GIVEN RECORDS =
Content starts

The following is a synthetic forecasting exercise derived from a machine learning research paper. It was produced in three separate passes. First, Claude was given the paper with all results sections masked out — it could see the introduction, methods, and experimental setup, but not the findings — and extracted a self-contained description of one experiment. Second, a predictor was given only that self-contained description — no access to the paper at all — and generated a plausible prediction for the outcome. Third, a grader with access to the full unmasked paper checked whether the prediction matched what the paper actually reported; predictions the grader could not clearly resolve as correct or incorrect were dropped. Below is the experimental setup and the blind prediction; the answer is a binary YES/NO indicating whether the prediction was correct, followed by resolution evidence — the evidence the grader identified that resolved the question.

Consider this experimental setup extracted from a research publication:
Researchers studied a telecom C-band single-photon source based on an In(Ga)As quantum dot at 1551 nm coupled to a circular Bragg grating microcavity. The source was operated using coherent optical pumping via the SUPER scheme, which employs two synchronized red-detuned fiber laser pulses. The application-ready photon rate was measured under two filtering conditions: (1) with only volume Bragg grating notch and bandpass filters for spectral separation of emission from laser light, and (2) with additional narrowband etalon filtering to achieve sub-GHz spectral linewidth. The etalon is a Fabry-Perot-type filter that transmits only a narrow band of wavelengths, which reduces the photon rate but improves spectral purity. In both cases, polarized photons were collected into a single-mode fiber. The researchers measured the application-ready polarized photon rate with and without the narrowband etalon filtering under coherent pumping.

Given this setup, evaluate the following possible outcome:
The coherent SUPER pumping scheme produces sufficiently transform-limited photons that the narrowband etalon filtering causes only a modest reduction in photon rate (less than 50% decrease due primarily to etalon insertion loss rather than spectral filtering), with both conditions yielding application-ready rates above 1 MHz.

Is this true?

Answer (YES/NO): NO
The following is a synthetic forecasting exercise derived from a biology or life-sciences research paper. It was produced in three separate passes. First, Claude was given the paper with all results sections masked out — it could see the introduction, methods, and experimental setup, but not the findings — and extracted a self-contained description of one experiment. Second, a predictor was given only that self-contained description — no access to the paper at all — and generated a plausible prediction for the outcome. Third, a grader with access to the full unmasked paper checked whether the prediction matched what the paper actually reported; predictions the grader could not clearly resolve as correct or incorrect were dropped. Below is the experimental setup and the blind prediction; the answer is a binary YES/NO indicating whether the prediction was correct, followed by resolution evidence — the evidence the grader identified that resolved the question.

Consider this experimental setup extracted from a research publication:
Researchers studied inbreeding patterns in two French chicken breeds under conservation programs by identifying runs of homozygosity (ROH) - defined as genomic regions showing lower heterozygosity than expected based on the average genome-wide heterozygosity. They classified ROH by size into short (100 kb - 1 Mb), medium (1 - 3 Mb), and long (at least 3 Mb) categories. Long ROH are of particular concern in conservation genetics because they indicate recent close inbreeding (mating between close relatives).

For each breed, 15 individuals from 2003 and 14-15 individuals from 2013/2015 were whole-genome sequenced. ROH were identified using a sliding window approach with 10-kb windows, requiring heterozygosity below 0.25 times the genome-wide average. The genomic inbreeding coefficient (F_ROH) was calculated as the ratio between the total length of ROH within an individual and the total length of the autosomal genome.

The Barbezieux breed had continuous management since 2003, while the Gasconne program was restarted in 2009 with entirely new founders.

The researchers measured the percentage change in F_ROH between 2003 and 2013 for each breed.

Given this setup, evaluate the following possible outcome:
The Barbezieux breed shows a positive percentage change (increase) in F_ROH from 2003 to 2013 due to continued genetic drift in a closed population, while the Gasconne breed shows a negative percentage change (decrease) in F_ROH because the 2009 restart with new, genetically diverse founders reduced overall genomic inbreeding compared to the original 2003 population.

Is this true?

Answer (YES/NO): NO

Content ends
Content starts

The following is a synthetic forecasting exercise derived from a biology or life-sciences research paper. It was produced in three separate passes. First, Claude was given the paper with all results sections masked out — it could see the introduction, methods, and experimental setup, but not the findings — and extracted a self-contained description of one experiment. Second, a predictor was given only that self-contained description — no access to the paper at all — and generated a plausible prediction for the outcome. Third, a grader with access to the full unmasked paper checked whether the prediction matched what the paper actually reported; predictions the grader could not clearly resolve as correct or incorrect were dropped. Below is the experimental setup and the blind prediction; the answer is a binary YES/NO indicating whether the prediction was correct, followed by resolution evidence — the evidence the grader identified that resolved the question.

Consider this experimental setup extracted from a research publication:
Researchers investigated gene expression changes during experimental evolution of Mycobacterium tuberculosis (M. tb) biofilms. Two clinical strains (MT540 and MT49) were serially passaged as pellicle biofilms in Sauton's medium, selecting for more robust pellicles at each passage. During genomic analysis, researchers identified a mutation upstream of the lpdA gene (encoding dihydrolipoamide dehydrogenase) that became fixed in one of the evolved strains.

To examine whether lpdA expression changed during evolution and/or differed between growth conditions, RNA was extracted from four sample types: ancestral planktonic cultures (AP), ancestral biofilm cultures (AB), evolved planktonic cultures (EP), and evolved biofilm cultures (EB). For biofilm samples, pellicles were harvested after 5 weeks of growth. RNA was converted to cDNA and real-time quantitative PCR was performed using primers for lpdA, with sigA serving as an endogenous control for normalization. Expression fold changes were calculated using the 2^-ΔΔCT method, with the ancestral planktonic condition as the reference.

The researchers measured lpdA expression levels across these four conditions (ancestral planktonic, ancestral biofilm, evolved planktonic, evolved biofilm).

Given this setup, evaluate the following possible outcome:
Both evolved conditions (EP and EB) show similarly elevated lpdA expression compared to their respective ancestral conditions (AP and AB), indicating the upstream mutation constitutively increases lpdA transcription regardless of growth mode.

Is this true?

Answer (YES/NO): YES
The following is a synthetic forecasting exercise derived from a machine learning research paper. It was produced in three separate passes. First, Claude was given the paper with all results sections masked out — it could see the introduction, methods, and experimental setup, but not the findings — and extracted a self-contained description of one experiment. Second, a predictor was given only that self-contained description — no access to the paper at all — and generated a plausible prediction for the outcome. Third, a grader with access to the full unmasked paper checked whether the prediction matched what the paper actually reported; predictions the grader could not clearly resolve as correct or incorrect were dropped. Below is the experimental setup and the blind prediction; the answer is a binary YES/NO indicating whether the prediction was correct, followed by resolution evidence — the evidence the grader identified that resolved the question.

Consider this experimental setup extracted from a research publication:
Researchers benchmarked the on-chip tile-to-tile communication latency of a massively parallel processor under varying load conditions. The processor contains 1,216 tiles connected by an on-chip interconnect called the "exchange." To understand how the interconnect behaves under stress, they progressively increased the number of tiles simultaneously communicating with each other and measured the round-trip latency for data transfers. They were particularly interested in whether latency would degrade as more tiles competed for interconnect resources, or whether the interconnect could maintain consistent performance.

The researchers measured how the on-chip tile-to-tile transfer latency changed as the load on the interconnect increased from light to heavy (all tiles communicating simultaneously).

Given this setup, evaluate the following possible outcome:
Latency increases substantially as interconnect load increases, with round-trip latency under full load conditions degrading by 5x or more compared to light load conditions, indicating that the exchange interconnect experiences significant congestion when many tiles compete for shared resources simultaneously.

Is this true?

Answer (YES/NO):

Content ends
Content starts

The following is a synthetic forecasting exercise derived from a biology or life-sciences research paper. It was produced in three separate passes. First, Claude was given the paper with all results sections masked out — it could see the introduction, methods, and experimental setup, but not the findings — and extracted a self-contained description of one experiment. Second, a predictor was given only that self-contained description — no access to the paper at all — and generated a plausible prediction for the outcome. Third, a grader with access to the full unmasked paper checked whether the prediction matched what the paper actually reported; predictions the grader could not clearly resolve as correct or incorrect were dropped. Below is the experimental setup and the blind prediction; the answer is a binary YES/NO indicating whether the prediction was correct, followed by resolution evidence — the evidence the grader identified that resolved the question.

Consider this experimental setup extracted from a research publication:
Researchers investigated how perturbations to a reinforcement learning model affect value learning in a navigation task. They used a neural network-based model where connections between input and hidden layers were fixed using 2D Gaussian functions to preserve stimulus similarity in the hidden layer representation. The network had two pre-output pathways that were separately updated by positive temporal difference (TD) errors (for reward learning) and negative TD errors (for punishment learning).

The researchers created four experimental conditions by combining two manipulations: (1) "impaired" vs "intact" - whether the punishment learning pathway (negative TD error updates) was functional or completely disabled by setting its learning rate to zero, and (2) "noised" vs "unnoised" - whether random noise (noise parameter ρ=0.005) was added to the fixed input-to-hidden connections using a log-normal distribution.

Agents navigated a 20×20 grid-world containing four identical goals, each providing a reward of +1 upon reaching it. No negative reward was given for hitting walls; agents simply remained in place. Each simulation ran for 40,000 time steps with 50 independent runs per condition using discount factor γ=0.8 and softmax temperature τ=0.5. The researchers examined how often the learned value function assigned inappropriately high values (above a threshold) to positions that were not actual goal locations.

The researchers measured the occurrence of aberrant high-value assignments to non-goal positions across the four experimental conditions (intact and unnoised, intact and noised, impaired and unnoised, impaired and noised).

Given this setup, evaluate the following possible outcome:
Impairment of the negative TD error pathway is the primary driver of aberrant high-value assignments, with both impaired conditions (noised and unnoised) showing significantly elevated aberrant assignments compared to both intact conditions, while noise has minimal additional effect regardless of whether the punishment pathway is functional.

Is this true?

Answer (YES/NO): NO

Content ends

TASK TO CARRY OUT = Find every line in the records above that contains the word "percentage", and copy each one.

TASK OUTPUT =
The researchers measured the percentage change in F_ROH between 2003 and 2013 for each breed.
The Barbezieux breed shows a positive percentage change (increase) in F_ROH from 2003 to 2013 due to continued genetic drift in a closed population, while the Gasconne breed shows a negative percentage change (decrease) in F_ROH because the 2009 restart with new, genetically diverse founders reduced overall genomic inbreeding compared to the original 2003 population.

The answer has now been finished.